The Washington PostDemocracy Dies in Darkness

Congress is about to go to war with itself over net neutrality. These are the stakes.

Sen. Patrick Leahy (lef) (D-Vt.) confers with Sen. Sheldon Whitehouse (R) (D-R.I.) prior to a Senate Judiciary Committee hearing Sept. 17, 2014, in Washington, D.C. (Win McNamee/Getty Images)

Democrats are reviving a bill meant to block Internet providers from speeding up or slowing down some Web sites over others — part of a wider political tussle over net neutrality that's drawn in the White House, congressional Republicans and the Federal Communications Commission.

The bill, backed by Sen. Patrick Leahy (D-Vt.) and Rep. Doris Matsui (D-Calif.), would instruct the FCC to ban what's called "paid prioritization," or the commercial deals that would allow broadband providers to give some Internet traffic preferential treatment over their networks. Critics of paid prioritization say it could give an unfair advantage to large, established companies that can afford the fees, cutting out smaller start-ups and small businesses.

Here's a copy of the bill, which was first introduced last year.

As the new year begins, expect a flurry of moves and countermoves aimed at preemption. Republicans are expected to unveil legislation this month to get ahead of the FCC's proposal, which the agency confirmed will drop next month.

By reintroducing legislation before a Republican version emerges, Democrats could keep Republicans from attracting liberals to their side. A Republican bill would likely give the FCC clearer, explicit authority to regulate net neutrality — something that Democrats might like — but, crucially, prohibit the agency from using its strongest legal tool, known as Title II of the Communications Act.
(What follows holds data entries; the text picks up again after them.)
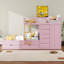 Lit superposé double, lit superposé moderne en bois avec rangement, 2 grands tiroirs, 5 petits tiroirs et petite armoire-510823634
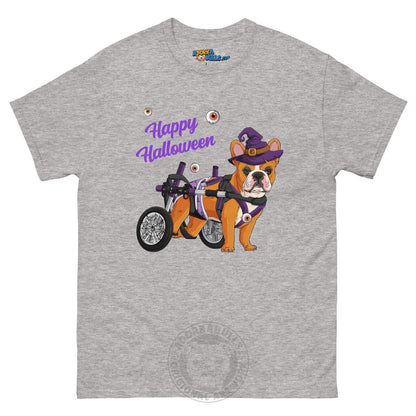 Happy Halloween Witch Wheelchair Tee – Frenchie · Red &amp; White · Male – Sport Grey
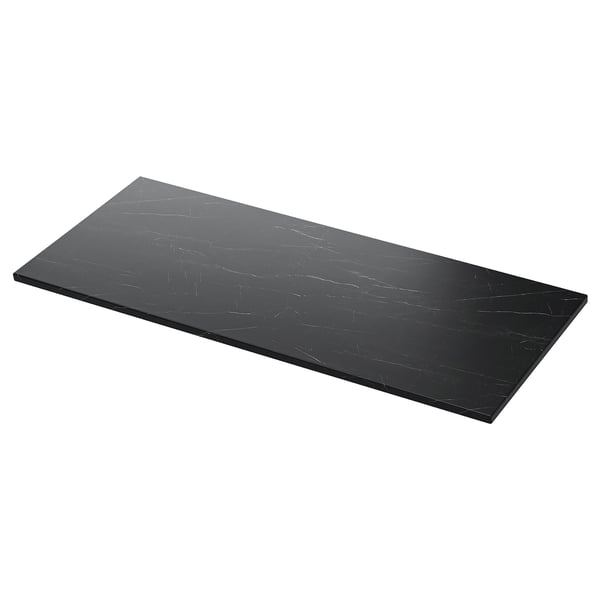 Tolkien black marble-look countertop. Rectangle, sleek design, tough plastic and melamine finish.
Top Republicans have their own challenges ahead, however. Some of the party's most conservative members are opposed to any net neutrality rules, including through legislation — making it that much more important to get some Democratic support. And even if the GOP manages to pass a bill, it still must overcome a potential presidential veto. In November, President Obama issued a rare White House statement on the future of the Internet, calling for clear net neutrality rules and urging the FCC to invoke Title II. It's unclear whether Obama would compromise with congressional Republicans if presented with a bill that gives him everything except Title II.